The basic simple linear regression model states that for \(i=1, \ldots, n\)

\[ Y_i = \beta_0 + \beta_1 x_i + \epsilon_i \]

where the \(\epsilon_i\) are a random sample from a \(N(0, \sigma^2)\) distribution. The goal of this project is to assess how robust our inference about \(\beta_1\) is to deviations from these assumptions.

Objectives

Provide a thorough examination of how good \(\hat{\beta}_1\) is as an estimator of \(\beta_1\) when some of the assumptions of the simple linear model do not hold. Specifically, we have derived the bias and the standard deviation of \(\hat{\beta}_1\) under the above modeling assumptions. In this project, you will (repeatedly) generate data from models which deviate from the above assumptions in one or more ways. For a particular simulation setting, if you run \(B\) simulations, you can save those \(B\) estimates of \(\hat{\beta}_1\) and calculate the empirical bias and empirical standard error of \(\hat{\beta}_1.\) You can also count how many times the confidence intervals calculated according to standard formulas contain the true value of \(\beta_1.\) By comparing the empirical bias and standard error to the theoretical bias and standard error, and the observed confidence interval coverage to the nominal confidence interval coverage, you can evaluate how well the purported properties of \(\hat{\beta}_1\) hold up when different assumptions do not hold.

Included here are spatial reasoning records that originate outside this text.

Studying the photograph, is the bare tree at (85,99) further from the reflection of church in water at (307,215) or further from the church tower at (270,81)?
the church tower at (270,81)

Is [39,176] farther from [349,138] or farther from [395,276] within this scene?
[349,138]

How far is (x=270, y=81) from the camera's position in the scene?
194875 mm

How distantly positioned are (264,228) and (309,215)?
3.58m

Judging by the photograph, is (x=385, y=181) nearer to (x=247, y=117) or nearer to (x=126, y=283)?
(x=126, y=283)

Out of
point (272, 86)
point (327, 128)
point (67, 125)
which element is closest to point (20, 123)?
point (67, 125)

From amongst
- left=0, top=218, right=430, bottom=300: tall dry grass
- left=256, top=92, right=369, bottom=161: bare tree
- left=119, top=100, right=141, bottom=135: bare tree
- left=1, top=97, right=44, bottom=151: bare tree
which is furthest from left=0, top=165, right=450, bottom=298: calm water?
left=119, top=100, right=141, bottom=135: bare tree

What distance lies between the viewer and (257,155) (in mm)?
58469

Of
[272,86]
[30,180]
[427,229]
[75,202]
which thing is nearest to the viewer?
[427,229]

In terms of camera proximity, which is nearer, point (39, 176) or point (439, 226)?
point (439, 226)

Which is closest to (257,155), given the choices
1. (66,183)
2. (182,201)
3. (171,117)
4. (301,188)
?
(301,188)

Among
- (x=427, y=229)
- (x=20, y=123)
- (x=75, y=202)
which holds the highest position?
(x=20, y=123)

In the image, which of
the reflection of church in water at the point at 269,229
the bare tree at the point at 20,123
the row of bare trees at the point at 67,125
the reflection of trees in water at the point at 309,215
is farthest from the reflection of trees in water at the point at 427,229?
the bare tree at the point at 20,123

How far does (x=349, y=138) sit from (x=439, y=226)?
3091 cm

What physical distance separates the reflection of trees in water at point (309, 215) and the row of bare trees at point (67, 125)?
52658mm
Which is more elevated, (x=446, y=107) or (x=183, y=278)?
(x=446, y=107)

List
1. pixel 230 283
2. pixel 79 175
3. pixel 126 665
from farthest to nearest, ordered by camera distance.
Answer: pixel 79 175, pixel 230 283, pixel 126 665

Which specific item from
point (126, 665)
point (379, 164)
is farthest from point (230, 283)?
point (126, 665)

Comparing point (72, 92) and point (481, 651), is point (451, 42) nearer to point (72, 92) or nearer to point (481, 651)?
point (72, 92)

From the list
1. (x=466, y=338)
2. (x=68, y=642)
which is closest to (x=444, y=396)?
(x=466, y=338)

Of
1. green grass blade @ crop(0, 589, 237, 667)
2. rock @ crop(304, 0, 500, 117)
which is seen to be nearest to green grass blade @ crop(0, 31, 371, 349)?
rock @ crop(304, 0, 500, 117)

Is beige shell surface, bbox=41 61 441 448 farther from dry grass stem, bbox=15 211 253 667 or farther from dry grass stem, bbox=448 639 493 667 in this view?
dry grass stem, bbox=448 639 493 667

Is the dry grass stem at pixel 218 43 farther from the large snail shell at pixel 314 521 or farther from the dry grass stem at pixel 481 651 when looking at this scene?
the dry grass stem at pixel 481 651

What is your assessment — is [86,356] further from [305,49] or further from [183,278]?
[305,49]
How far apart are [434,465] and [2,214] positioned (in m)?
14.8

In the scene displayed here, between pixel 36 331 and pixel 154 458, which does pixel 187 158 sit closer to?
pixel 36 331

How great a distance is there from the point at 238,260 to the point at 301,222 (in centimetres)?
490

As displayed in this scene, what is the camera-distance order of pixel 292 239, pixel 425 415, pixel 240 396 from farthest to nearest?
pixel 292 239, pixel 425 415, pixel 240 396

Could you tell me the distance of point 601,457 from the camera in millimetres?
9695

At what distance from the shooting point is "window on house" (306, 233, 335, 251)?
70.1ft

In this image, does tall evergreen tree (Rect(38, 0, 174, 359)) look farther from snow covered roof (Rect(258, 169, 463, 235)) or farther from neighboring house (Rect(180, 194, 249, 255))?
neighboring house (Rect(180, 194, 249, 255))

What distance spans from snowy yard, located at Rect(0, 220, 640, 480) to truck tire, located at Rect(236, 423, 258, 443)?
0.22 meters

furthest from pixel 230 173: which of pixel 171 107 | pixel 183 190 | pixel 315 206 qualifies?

Some possible deviations to consider:

  1. What if the error distribution is not normal but still symmetric? (e.g., Uniform on [-0.5, 0.5], Double Exponential, Cauchy)
  2. What if the error distribution is skewed?
  3. What if the true relationship is not linear? (e.g., \(Y_i = \beta_0 + \beta_1 x_i +\beta_2 x_i^2 + \epsilon_i\))
  4. What if the \(\epsilon_i\) are not a random sample? (e.g., the individuals may be divided into “families” with each family having its own error distribution)
  5. What if the variability of the \(\epsilon_i\) is not constant?
  6. What if there are outliers? (Outliers may have extreme \(Y\)-values, extreme \(x\)-values, or both.)

You will want to evaluate these for at least a few different sample sizes – at least one small sample size and one large sample size. Present your results in graphical and tabular format, and describe your observations. Which assumptions may be relaxed in practice, and which ones can’t?